Supporters of the ERA have been putting pressure on Ferriero, who is set to leave office in April, to publish the ERA as the 28th Amendment to the Constitution as part of his ministerial duties, claiming that it meets all constitutional requirements and took effect last month. However, key legal issues remain unresolved, such as whether states can revoke amendment ratifications and whether Congress has the authority to extend a deadline retroactively.
“In light of the calls for you to ignore your duty and certify the ERA, we write to ask for your commitment that you, and the acting Archivist who will take over in April, will not certify or publish the ERA,” the Republican senators wrote to Ferriero, arguing that the ERA “failed to achieve ratification by the states and is no longer pending before them.”
The three Republicans’ stance on this issue contrasts with that of their colleagues, Republican Sens. Lisa Murkowski of Alaska and Susan Collins of Maine, who are cosponsoring legislation to repeal the ERA deadline.
Article V of the Constitution requires three-fourths of the states, or 38 states, to ratify constitutional amendments.
The ERA was passed by Congress in 1972 and sent to the states with a seven-year deadline for ratification. The deadline was later pushed back to 1982.
However, only 35 states had signed off on the ERA at the time, and five of those states had withdrawn their support for the ERA within that time frame.
In recent years, Virginia, Illinois, and Nevada have all ratified the ERA, with Virginia claiming to be the 38th – and thus final necessary – state to do so in 2020.
Advocates contend that states cannot revoke amendment ratifications and that the ERA’s deadline did not expire because it was not included in the ERA’s body text. Opponents argue that the three states’ ratifications are invalid and that the five states’ rescissions are one of the reasons the ERA has not been ratified. They also claim that Congress cannot change or remove a deadline that has already passed.
They also point to a March 2021 ruling by an Obama-appointed federal district judge that the deadline for ratifying the ERA “expired long ago.”
Under the Trump administration, the Department of Justice’s Office of Legal Counsel also issued a legal opinion in 2020, stating that the deadline for ratifying the ERA had passed and that the archivist could not certify it.
In a new opinion issued last month, the OLC stated that its 2020 memo “does not obstruct Congress’s ability to act with respect to ratification of the ERA or judicial consideration of questions regarding the constitutional status of the ERA.” The office neither rescinded the 2020 memo nor directed the archivist to publish the ERA.

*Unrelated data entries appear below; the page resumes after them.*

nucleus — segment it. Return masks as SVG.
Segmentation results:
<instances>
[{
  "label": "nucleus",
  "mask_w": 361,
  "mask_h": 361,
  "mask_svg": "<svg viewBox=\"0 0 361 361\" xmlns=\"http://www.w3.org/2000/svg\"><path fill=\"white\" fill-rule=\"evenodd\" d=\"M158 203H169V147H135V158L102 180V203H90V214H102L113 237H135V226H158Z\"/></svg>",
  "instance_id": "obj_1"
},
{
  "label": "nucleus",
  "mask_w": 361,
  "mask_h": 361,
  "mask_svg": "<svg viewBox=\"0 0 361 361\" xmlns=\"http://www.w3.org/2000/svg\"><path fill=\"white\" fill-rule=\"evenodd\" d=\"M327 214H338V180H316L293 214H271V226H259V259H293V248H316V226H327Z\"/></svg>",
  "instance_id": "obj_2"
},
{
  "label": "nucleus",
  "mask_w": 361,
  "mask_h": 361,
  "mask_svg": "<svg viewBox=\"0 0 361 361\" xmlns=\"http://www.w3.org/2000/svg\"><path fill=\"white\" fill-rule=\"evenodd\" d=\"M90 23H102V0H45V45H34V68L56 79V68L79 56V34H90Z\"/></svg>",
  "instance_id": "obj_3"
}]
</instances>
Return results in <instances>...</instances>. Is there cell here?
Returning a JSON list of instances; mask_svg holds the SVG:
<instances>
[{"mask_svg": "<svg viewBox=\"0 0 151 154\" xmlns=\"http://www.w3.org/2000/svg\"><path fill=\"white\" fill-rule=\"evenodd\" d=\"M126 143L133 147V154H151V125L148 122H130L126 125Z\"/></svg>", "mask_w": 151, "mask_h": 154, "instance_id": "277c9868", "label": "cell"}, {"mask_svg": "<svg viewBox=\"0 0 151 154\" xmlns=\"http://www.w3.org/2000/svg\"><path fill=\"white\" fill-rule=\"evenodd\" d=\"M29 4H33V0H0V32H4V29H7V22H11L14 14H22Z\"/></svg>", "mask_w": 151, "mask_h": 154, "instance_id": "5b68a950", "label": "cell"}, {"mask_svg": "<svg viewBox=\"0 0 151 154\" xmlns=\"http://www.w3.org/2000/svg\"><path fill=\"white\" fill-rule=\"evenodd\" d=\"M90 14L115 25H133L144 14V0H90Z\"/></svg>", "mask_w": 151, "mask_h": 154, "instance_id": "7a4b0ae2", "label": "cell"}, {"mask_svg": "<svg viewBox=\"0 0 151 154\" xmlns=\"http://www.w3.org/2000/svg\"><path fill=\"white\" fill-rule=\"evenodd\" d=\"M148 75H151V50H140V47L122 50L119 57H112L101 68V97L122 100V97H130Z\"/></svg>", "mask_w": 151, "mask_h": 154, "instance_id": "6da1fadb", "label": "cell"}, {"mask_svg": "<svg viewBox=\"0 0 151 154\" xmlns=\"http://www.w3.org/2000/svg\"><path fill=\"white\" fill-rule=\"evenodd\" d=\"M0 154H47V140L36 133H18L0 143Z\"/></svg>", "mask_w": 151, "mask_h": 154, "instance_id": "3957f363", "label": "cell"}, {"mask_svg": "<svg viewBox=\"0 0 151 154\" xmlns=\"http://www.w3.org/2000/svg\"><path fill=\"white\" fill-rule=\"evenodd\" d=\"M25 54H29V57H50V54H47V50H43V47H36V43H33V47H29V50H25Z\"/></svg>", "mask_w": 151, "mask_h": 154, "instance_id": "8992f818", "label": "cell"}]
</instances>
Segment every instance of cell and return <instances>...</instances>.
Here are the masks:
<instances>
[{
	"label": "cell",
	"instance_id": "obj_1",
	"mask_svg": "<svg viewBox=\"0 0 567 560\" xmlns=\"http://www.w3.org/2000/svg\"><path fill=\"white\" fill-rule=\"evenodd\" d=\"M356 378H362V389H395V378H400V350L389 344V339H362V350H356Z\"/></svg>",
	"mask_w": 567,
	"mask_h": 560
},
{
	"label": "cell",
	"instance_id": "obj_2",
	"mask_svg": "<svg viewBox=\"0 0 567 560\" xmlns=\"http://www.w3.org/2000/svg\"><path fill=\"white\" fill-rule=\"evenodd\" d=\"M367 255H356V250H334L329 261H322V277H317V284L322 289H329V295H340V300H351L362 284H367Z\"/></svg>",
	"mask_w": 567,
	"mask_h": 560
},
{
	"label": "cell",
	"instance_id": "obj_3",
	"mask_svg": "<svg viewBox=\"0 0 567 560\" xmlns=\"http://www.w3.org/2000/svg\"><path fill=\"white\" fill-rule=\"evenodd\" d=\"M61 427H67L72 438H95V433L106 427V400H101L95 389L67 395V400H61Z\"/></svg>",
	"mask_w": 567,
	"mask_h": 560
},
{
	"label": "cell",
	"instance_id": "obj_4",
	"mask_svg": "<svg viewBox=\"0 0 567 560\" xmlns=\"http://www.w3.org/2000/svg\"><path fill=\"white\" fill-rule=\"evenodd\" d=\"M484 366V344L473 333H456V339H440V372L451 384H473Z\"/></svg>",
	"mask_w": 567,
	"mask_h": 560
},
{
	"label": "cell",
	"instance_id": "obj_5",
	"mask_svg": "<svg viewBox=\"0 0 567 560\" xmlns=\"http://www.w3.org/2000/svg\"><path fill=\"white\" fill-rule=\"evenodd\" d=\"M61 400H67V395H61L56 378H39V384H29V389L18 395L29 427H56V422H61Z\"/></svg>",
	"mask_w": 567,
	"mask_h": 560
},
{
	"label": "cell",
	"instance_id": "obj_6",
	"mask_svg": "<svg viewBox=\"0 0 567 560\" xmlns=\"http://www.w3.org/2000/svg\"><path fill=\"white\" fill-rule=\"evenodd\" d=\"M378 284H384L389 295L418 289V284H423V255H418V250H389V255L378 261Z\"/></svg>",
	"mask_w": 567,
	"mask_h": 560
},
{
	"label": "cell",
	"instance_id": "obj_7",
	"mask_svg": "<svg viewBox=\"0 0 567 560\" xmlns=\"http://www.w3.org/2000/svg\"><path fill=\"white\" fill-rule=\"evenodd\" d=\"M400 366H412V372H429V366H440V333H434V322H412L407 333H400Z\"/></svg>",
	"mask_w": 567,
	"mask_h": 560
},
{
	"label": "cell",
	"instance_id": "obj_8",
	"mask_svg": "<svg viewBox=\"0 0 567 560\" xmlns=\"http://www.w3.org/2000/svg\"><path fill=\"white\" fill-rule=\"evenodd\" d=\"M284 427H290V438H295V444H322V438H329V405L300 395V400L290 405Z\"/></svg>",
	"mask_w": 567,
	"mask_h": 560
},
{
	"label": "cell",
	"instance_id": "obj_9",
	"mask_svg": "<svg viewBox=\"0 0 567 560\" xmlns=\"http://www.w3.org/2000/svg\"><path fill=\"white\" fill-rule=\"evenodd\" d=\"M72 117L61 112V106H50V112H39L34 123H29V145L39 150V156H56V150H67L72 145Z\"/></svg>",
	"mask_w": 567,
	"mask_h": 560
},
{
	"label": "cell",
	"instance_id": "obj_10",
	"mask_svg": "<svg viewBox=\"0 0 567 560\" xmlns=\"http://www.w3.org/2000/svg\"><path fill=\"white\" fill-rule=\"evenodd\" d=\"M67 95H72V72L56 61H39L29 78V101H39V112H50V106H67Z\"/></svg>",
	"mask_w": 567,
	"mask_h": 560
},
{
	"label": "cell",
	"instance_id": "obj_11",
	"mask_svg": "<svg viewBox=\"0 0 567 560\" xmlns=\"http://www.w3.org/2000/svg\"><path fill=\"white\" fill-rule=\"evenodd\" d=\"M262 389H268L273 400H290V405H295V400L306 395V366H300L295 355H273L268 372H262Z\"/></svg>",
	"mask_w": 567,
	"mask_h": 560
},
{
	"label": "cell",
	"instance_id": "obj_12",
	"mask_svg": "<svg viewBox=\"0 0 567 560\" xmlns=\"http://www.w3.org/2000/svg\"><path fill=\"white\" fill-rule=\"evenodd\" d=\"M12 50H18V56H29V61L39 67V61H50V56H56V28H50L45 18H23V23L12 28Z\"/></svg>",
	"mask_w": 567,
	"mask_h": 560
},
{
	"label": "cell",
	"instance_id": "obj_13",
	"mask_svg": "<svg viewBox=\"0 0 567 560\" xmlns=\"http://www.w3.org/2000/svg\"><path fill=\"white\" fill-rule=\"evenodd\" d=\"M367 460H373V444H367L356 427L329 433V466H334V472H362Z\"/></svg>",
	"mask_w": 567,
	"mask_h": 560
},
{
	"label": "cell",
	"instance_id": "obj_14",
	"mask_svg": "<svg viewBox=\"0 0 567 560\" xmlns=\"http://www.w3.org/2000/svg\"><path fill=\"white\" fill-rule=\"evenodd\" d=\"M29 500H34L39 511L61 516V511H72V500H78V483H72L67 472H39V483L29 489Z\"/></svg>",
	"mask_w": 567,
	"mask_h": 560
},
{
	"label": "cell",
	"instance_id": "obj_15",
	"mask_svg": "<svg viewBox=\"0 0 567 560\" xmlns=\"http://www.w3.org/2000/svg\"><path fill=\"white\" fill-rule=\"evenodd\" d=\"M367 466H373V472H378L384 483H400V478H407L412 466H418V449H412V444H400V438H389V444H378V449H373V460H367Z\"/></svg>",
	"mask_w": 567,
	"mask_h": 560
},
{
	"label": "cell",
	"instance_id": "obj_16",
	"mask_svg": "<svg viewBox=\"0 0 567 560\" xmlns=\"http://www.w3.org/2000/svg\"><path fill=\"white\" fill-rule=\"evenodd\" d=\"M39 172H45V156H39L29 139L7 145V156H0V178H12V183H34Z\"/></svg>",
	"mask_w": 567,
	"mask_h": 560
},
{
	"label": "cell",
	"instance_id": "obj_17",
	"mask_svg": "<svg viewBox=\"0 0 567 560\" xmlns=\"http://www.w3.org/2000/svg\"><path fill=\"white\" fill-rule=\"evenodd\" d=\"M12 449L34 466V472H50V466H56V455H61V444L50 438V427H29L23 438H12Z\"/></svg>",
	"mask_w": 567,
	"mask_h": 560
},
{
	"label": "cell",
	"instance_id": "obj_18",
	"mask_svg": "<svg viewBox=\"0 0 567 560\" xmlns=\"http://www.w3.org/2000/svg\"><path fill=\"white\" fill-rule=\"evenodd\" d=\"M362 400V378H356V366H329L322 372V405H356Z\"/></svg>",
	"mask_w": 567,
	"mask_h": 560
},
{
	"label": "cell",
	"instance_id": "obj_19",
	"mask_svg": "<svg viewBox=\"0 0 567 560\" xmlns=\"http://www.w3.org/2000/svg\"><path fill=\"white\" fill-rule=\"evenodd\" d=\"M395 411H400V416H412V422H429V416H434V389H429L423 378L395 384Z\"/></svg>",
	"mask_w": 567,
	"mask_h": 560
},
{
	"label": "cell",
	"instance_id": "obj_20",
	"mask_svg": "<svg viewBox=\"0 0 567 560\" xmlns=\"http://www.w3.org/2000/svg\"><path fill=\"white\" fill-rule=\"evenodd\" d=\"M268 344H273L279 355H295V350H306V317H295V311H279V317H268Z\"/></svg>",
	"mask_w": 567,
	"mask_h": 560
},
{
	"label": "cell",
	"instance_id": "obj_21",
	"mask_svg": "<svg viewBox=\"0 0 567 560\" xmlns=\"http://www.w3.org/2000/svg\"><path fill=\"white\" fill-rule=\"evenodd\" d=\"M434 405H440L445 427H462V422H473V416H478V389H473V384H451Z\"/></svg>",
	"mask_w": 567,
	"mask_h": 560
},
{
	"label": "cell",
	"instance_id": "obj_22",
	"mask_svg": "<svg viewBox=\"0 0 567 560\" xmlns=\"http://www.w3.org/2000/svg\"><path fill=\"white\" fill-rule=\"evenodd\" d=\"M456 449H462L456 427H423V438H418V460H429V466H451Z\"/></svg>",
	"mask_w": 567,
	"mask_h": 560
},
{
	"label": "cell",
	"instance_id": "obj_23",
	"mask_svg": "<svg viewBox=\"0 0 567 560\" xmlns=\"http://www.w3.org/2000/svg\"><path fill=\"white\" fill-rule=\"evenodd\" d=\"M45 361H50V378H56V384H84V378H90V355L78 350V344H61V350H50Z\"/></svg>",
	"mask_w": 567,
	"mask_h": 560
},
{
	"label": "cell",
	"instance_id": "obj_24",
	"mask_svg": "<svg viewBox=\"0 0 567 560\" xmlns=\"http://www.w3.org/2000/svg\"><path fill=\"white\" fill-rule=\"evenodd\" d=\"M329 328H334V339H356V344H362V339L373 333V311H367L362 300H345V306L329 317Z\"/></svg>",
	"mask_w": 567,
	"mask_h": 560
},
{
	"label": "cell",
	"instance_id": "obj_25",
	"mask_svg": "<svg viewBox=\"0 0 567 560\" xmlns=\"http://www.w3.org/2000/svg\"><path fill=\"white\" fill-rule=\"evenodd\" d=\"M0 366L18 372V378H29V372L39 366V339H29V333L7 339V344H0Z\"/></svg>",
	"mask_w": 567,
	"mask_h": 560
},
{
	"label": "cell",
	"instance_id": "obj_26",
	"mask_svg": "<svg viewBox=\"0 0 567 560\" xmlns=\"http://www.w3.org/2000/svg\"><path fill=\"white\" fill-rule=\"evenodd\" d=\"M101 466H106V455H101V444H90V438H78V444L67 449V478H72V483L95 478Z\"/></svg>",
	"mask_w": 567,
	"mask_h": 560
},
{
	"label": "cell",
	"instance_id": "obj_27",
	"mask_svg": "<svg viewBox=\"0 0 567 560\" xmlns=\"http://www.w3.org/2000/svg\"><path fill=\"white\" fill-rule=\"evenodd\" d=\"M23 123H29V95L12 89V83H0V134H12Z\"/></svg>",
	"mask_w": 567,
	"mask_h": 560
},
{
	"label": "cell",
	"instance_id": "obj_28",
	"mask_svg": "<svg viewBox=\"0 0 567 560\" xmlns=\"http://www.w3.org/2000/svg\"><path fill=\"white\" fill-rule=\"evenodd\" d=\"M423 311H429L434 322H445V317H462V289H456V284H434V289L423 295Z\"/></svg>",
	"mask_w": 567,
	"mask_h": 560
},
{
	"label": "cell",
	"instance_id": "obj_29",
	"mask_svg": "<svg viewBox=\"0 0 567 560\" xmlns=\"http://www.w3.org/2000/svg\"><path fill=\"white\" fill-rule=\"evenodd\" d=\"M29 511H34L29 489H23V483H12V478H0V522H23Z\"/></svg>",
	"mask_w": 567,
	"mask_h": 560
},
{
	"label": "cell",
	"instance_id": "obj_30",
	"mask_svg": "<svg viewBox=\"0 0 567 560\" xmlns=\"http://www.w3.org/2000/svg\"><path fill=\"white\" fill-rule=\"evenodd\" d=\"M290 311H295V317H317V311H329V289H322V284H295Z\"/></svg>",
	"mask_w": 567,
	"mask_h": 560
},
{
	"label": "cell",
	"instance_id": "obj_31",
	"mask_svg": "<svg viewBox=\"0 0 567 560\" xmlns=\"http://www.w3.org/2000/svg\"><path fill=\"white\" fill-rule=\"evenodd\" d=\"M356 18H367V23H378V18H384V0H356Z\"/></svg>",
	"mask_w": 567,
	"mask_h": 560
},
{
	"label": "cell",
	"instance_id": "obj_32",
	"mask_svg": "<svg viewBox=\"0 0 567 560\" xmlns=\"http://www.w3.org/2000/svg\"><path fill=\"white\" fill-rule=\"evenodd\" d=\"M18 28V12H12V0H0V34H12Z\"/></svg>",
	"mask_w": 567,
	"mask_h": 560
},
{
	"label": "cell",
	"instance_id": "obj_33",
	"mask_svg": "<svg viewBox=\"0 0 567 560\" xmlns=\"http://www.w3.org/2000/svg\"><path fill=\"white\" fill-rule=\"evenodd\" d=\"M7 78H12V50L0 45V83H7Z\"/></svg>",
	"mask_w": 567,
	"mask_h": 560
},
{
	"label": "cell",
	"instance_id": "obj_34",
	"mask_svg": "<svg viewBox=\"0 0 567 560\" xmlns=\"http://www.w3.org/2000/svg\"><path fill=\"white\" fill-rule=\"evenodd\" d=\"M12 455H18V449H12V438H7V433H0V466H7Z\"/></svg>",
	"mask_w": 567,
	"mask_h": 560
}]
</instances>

Last year, House Democrats passed their version of the bill to repeal the ERA deadline, and they are now attempting to pass a resolution recognizing ratification of the ERA. It has 155 Democratic cosponsors, including House Speaker Nancy Pelosi, and has been referred to the Judiciary Committee. Carolyn Maloney, a longtime supporter of the ERA, also wrote to Ferriero in October, urging him to “carry out your statutory duties to certify and publish the ERA without further delay.”